▸ **Prompt**: Convert every line of the data below into a numbered list, dropping the blank lines.

▸ **Record excerpts**:
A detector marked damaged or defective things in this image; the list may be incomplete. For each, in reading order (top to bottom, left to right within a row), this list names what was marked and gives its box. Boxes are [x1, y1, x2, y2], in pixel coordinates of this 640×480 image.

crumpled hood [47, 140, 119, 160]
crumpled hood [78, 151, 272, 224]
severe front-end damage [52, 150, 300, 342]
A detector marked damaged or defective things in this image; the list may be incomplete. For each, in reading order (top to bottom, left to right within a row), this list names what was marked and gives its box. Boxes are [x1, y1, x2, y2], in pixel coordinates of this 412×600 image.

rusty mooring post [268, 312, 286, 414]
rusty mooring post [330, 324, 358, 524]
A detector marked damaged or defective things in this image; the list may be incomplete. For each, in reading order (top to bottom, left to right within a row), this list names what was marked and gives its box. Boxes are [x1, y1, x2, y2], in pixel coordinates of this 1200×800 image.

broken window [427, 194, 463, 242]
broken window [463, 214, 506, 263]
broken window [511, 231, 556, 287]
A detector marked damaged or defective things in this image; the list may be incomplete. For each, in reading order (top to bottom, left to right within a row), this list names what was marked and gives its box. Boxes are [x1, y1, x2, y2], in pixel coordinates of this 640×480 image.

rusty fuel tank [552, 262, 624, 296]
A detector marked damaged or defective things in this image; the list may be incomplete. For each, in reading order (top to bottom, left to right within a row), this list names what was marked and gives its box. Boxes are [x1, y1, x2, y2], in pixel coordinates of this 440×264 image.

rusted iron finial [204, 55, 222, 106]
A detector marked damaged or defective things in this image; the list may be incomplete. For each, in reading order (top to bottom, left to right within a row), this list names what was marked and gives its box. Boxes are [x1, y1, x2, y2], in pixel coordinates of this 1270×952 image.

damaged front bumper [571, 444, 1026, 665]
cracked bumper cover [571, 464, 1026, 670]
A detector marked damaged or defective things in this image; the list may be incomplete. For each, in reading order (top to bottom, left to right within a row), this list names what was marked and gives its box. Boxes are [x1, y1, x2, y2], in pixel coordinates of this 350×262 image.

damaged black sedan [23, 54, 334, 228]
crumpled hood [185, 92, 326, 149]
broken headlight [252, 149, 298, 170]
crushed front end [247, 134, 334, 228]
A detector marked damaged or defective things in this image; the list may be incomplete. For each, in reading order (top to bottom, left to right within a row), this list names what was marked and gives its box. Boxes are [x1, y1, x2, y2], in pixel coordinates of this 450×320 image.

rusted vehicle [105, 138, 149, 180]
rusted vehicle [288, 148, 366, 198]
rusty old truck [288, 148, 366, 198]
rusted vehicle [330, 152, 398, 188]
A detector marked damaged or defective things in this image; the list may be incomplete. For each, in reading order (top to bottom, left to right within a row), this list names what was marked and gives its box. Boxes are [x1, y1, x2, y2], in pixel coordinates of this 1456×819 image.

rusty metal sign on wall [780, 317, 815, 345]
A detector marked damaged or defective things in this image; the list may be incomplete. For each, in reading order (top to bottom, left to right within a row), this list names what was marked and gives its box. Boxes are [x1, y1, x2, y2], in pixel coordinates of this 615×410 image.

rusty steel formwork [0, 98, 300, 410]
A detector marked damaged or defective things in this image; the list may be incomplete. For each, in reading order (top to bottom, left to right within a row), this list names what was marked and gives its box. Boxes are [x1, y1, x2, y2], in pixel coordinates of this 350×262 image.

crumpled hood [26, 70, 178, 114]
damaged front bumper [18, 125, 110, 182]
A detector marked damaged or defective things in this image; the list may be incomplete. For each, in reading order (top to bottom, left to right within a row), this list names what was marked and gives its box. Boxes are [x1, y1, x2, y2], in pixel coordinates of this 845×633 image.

▸ **Full output**:
1. A detector marked damaged or defective things in this image; the list may be incomplete. For each, in reading order (top to bottom, left to right within a row), this list names what was marked and gives its box. Boxes are [x1, y1, x2, y2], in pixel coordinates of this 640×480 image.
2. crumpled hood [47, 140, 119, 160]
3. crumpled hood [78, 151, 272, 224]
4. severe front-end damage [52, 150, 300, 342]
5. A detector marked damaged or defective things in this image; the list may be incomplete. For each, in reading order (top to bottom, left to right within a row), this list names what was marked and gives its box. Boxes are [x1, y1, x2, y2], in pixel coordinates of this 412×600 image.
6. rusty mooring post [268, 312, 286, 414]
7. rusty mooring post [330, 324, 358, 524]
8. A detector marked damaged or defective things in this image; the list may be incomplete. For each, in reading order (top to bottom, left to right within a row), this list names what was marked and gives its box. Boxes are [x1, y1, x2, y2], in pixel coordinates of this 1200×800 image.
9. broken window [427, 194, 463, 242]
10. broken window [463, 214, 506, 263]
11. broken window [511, 231, 556, 287]
12. A detector marked damaged or defective things in this image; the list may be incomplete. For each, in reading order (top to bottom, left to right within a row), this list names what was marked and gives its box. Boxes are [x1, y1, x2, y2], in pixel coordinates of this 640×480 image.
13. rusty fuel tank [552, 262, 624, 296]
14. A detector marked damaged or defective things in this image; the list may be incomplete. For each, in reading order (top to bottom, left to right within a row), this list names what was marked and gives its box. Boxes are [x1, y1, x2, y2], in pixel coordinates of this 440×264 image.
15. rusted iron finial [204, 55, 222, 106]
16. A detector marked damaged or defective things in this image; the list may be incomplete. For each, in reading order (top to bottom, left to right within a row), this list names what was marked and gives its box. Boxes are [x1, y1, x2, y2], in pixel coordinates of this 1270×952 image.
17. damaged front bumper [571, 444, 1026, 665]
18. cracked bumper cover [571, 464, 1026, 670]
19. A detector marked damaged or defective things in this image; the list may be incomplete. For each, in reading order (top to bottom, left to right within a row), this list names what was marked and gives its box. Boxes are [x1, y1, x2, y2], in pixel coordinates of this 350×262 image.
20. damaged black sedan [23, 54, 334, 228]
21. crumpled hood [185, 92, 326, 149]
22. broken headlight [252, 149, 298, 170]
23. crushed front end [247, 134, 334, 228]
24. A detector marked damaged or defective things in this image; the list may be incomplete. For each, in reading order (top to bottom, left to right within a row), this list names what was marked and gives its box. Boxes are [x1, y1, x2, y2], in pixel coordinates of this 450×320 image.
25. rusted vehicle [105, 138, 149, 180]
26. rusted vehicle [288, 148, 366, 198]
27. rusty old truck [288, 148, 366, 198]
28. rusted vehicle [330, 152, 398, 188]
29. A detector marked damaged or defective things in this image; the list may be incomplete. For each, in reading order (top to bottom, left to right within a row), this list names what was marked and gives its box. Boxes are [x1, y1, x2, y2], in pixel coordinates of this 1456×819 image.
30. rusty metal sign on wall [780, 317, 815, 345]
31. A detector marked damaged or defective things in this image; the list may be incomplete. For each, in reading order (top to bottom, left to right within a row), this list names what was marked and gives its box. Boxes are [x1, y1, x2, y2], in pixel coordinates of this 615×410 image.
32. rusty steel formwork [0, 98, 300, 410]
33. A detector marked damaged or defective things in this image; the list may be incomplete. For each, in reading order (top to bottom, left to right within a row), this list names what was marked and gives its box. Boxes are [x1, y1, x2, y2], in pixel coordinates of this 350×262 image.
34. crumpled hood [26, 70, 178, 114]
35. damaged front bumper [18, 125, 110, 182]
36. A detector marked damaged or defective things in this image; the list may be incomplete. For each, in reading order (top to bottom, left to right within a row), this list names what was marked and gives its box. Boxes are [x1, y1, x2, y2], in pixel coordinates of this 845×633 image.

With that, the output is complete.